Skeptics of the above argument could point to differences in disability worsening that at first glance appear to differ across studies. The ofatumumab clinical trials showed a statistically significant effect on confirmed disability progression (CDP); however, the ublituximab studies failed to show a statistically significant effect. Nonetheless, the magnitude of effect on 6-month CDP was nearly identical across the two studies: for ofatumumab, the hazard ratio (HR) was 0.68 (p = 0.01) and for ublituximab, the HR was 0.66 (p = NS). The event rates for CDP in the teriflunomide treatment arm differed across the studies with 4.8% versus 12.0% of teriflunomide-treated participants experiencing CDP in the ULTIMATE and ASCELEPIOS studies, respectively. Lower than expected CDP rates in the comparator arm and a much smaller study size (ASCLEPIOS enrolled 1882 participants, whereas ULTIMATE enrolled 1089) could underlie the differences in statistical significance for CDP across these studies. That ublituximab impacts disability is supported by the analysis of confirmed disability improvement that showed a HR of 2.03 (95% confidence interval (CI): 1.27, 3.25) favoring ublituximab. Finally, the HR for ocrelizumab versus thrice-weekly interferon beta-1a for 6-month CDP was 0.6. (p = 0.003), a result very similar to that for ofatumumab although the trials used different comparators. Data for an effect of rituximab on CDP are not available.

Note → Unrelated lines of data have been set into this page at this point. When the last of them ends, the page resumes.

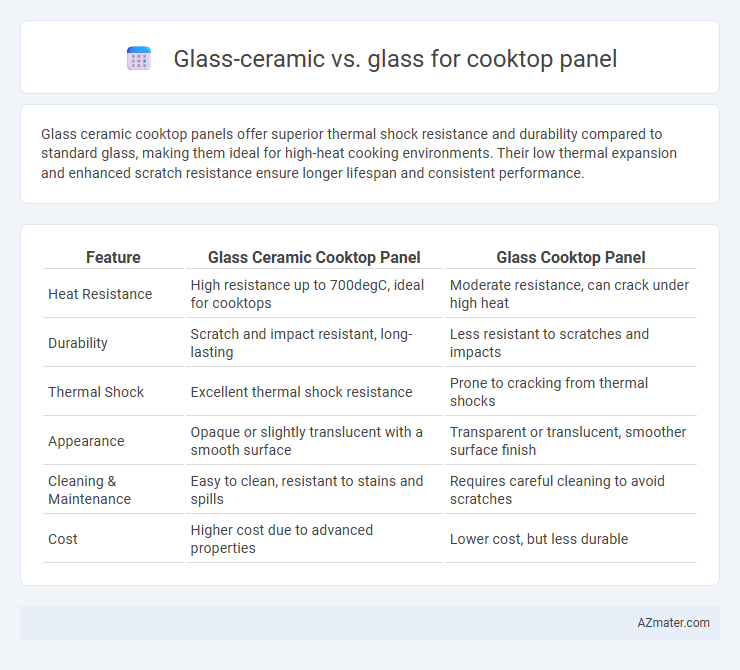 Glass-ceramic vs. glass for cooktop panel

Glass ceramic cooktop panels offer superior thermal shock resistance and durability compared to standard glass, making them ideal for high-heat cooking environments. Their low thermal expansion and enhanced scratch resistance ensure longer lifespan and consistent performance.

| Feature | Glass Ceramic Cooktop Panel | Glass Cooktop Panel |
|---|---|---|
| Heat Resistance | High resistance up to 700degC, ideal for cooktops | Moderate resistance, can crack under high heat |
| Durability | Scratch and impact resistant, long-lasting | Less resistant to scratches and impacts |
| Thermal Shock | Excellent thermal shock resistance | Prone to cracking from thermal shocks |
| Appearance | Opaque or slightly translucent with a smooth surface | Transparent or translucent, smoother surface finish |
| Cleaning & Maintenance | Easy to clean, resistant to stains and spills | Requires careful cleaning to avoid scratches |
| Cost | Higher cost due to advanced properties | Lower cost, but less durable |

AZmater.com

Safety concerns for anti-CD20 MAbs are generally shared although there are some important differences. Three of the products (rituximab, ocrelizumab, ublituximab) are infused intravenously and are associated with infusion reactions, whereas ofatumumab is self-injected and therefore is associated with injection reactions rather than infusion reactions. Furthermore, the need for diphenhydramine as a pre-medication to prevent infusion reactions depends on the infused MAb. The risk of infections, including opportunistic infections, also appears to be similar across these products and is directly linked to B-cell depletion. Finally, vaccination responses to Covid-19 RNA-based vaccines are probably similarly suppressed across all products although such data for ublituximab are not yet available.

In summary, anti-CD20 MAbs exert their therapeutic benefit through a common mechanism of action: the robust and sustained depletion of B cells. Phase 3 data for three of the four MAbs (ocrelizumab, ofatumumab, ublituximab) show strikingly similar effects on clinical and radiographic measures of disease activity. Furthermore, ocrelizumab and ofatumumab have similar effects on CDP, whereas ublituximab’s effect, although not statistically significant, showed a similar magnitude. Phase 3 data for rituximab are not available; however, the widespread clinical use of this product in Sweden ⁷ is consistent with a clinical benefit that may be comparable to other products. Therefore, difference in clinical use of these medications will be based on routes of administration, duration of infusion, need for concomitant pre-medications, and patient and provider access to treatment.